Silicon Labs’ ultra-low-power C8051F9xx MCUs (Figure 2) wake up in microseconds like many power-efficient MCUs, but the on-chip voltage reference is designed to also wake within 2 microseconds, allowing accurate ADC measurements to begin quickly. The ADC is also designed to rapidly accumulate many measurements without CPU intervention for improved results while further minimizing time awake. The less time awake, the less current is drawn from the battery while giving good results.
Figure 2: Fast wake times and short operation intervals will extend battery life.

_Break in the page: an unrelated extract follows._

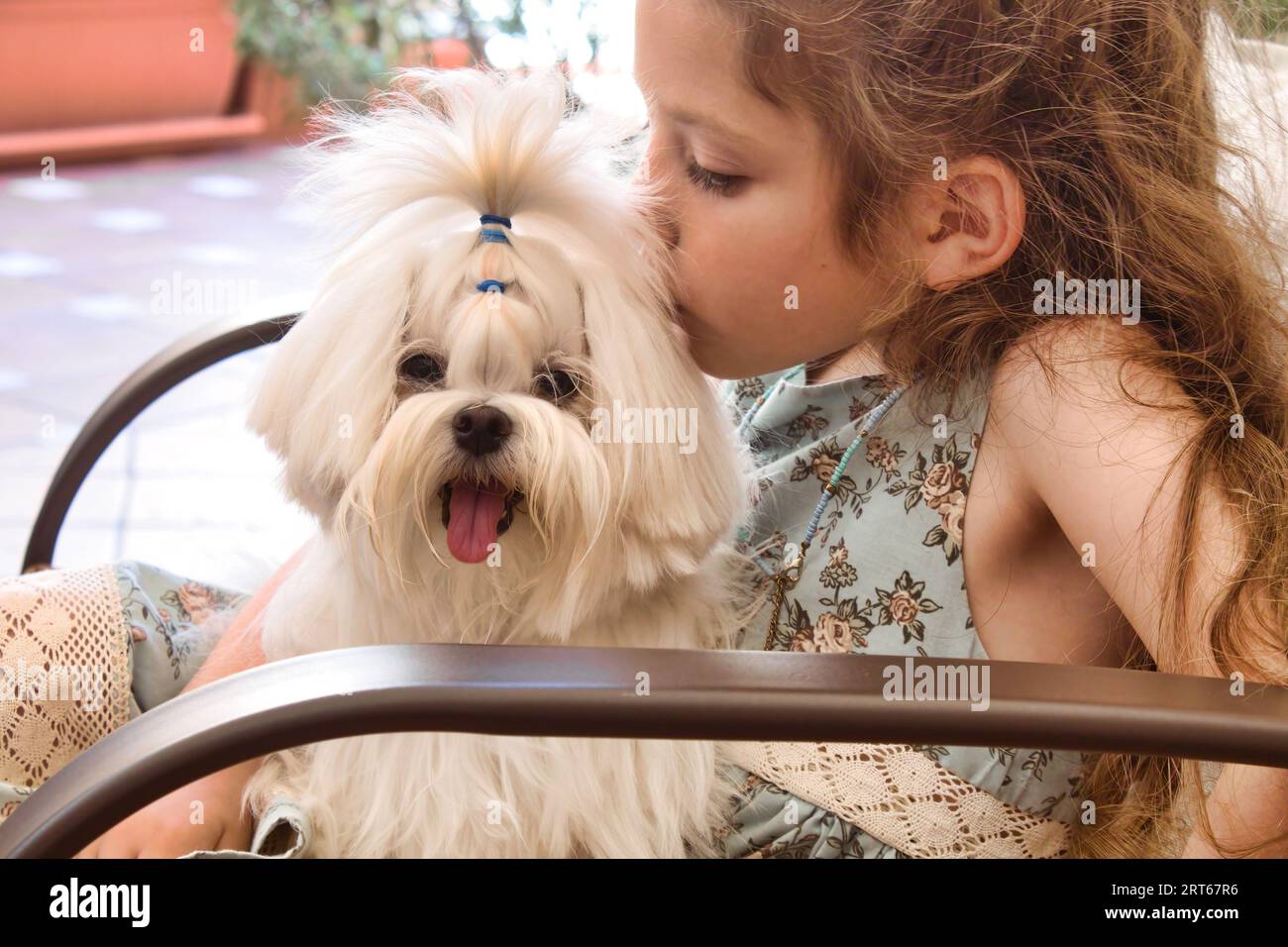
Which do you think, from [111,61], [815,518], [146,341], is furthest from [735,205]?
[111,61]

Another important trend in MCU design involves supporting new battery use configurations and technologies (Figure 3). Rechargeable batteries are popular and typically need higher voltage support, so integrated on-chip voltage regulators are mandatory. An emerging trend is to use only one alkaline battery to reduce product size or to save cost when the end user expects the supplier to ship an installed battery. Until recently, this approach required the added cost and space of a discrete DC-DC switching regulator to boost the alkaline battery voltage for proper MCU operation (alkaline batteries have a useful life to 0.9 V). Not only do these switching regulators create a large amount of noise in voltage measurements, they must remain on at all times to allow the MCU to wake from sleep mode, thereby draining power and reducing battery life.

Sophisticated low-power MCUs such as Silicon Labs F9xx devices include an integrated DC-DC regulator that addresses these issues. The result is lower noise, less cost, reduced footprint, and better control, allowing the DC-DC regulator to be off while the MCU is in its low-power state, thus extending battery life. Even though this DC-DC regulator is integrated, it should still output the boosted voltage supply externally to the rest of the system for a true low-power, single-battery solution.
Figure 3: MCUs should support a wide range of voltages supplied by batteries.

While MCU suppliers continue to innovate and integrate power- and battery-saving features, the trend toward energy efficiency would not be fully advantageous if the cost and footprint of the MCU grew substantially. The goal is to help the embedded developer deliver a lower cost, smaller end product as well as reduce power consumption. Such solutions must reduce the bill of materials and device size. The best MCUs will deliver plenty of performance, integrated connectivity, memory and superior analog peripherals in the smallest form factors. In other words, semiconductor suppliers must provide increased functional density without compromise.

Figure 4: F9xx ultra-low-power MCU architecture.

Note the ultra-low-power MCU example in Figure 4 – 64 kB of flash code storage, 4 kB of data RAM, an ADC, and two voltage regulators (LDO and DC-DC boost convertor) within a 4 mm x 4 mm footprint (in some cases even smaller). This compact mixed-signal MCU design allows a complete measurement and interface system on a single chip without sacrificing performance or battery life. Product designers will be careful to choose MCUs like this with the right set of peripherals to obtain the optimal cost/performance benefit.

Embedded developers and product managers are under continuous pressure to push the envelope of reduced cost, size, power consumption, and increased performance in their portable medical device designs. The answer is to use highly integrated mixed-signal MCUs to deliver products to a market that demands the very best in performance and affordability in the smallest form factors. Functionally dense mixed-signal MCUs will provide the heartbeat for the next generation of portable medical devices, and health care equipment makers that deliver optimized products that meet consumer needs will enjoy the benefits of this fast-growing market segment.